There are 100 officials in the NFL today. "Most of them are in sales or education," McNally says, "and they average 48 years of age, with 24 years or so of officiating experience. No man can work in the NFL with less than 10 years of experience. Oh, we wouldn't insist on that much if some ex-players offered to officiate, but they just don't seem to want to. We have seven former players. I think most people feel it's a comedown to be a player, then have to go back to officiating high school or college games before they can work the NFL. We get about 120 applications each season, and we test them, interview them, grade them—and we hire about six. This year we have 16 new men because of the new seventh official." McNally says that not one of the disputed calls this season has been made by a new official.
At the beginning of the season, each official must take a 175-question, open rule-book examination. Each week during the season, the officials take additional written tests. They are expected to be in good condition and to take a physical and an eye test before the season. But the only way their condition is tested by the NFL office after that is by the monitoring of their weight twice a year. As for disciplinary action after a blown call: perhaps a reprimand by phone from McNally or, at worst, the loss of game assignments. No angry commissioner's fines such as players, coaches and owners sometimes draw? "Not working a game or two works as a fine in itself," says Rozelle.

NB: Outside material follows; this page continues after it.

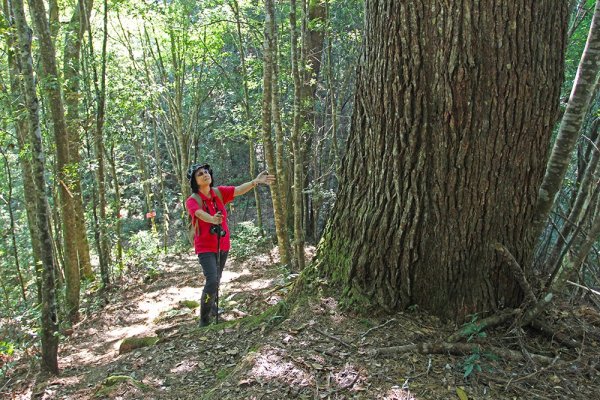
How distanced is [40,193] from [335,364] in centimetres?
385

Depending on seniority, officials are paid from $325 to $800 for a regular-season game, more for postseason contests—up to $3,000 for the Super Bowl. A veteran who worked every possible game at top scale would receive $23,000 a year. Besides the actual officiating of the game, the job calls for each team of officials (they become part of a permanent crew after the second preseason game) to arrive in the game city on Saturday afternoon. They then spend about three hours in a skull session, reviewing films and going over critique sheets (based on extensive critical scrutiny of films by McNally and his staff) of the game they worked the week before. On Sunday morning they meet to discuss the specific characteristics and strategies of the teams in the game they will officiate. "Always the discussion has to be positive," says McNally. "I will not abide negative comments—such as saying So-and-so holds a lot, watch for it, or Such-and-such had four penalties for being offside last week. I jump right down their throats if I hear that they discuss players negatively."
At the game itself, the officials' work is under scrutiny by special NFL full-field-coverage cameras, as well as by network cameras. Not only are they graded by an on-site observer and, on Monday, by McNally's film critics, but they also get ratings and complaints (or praise) from the coach of each team.
So why is the nation in the throes of zebra flu? Why has Bud Grant's stone face gone molten? Has the whole system broken down for good? No, probably not. But neither is there a cure-all for this malady that is in the autumn air; it came with the franchise. To err is human, to forgive is divine, but to complain about officiating is football—now, then and forever.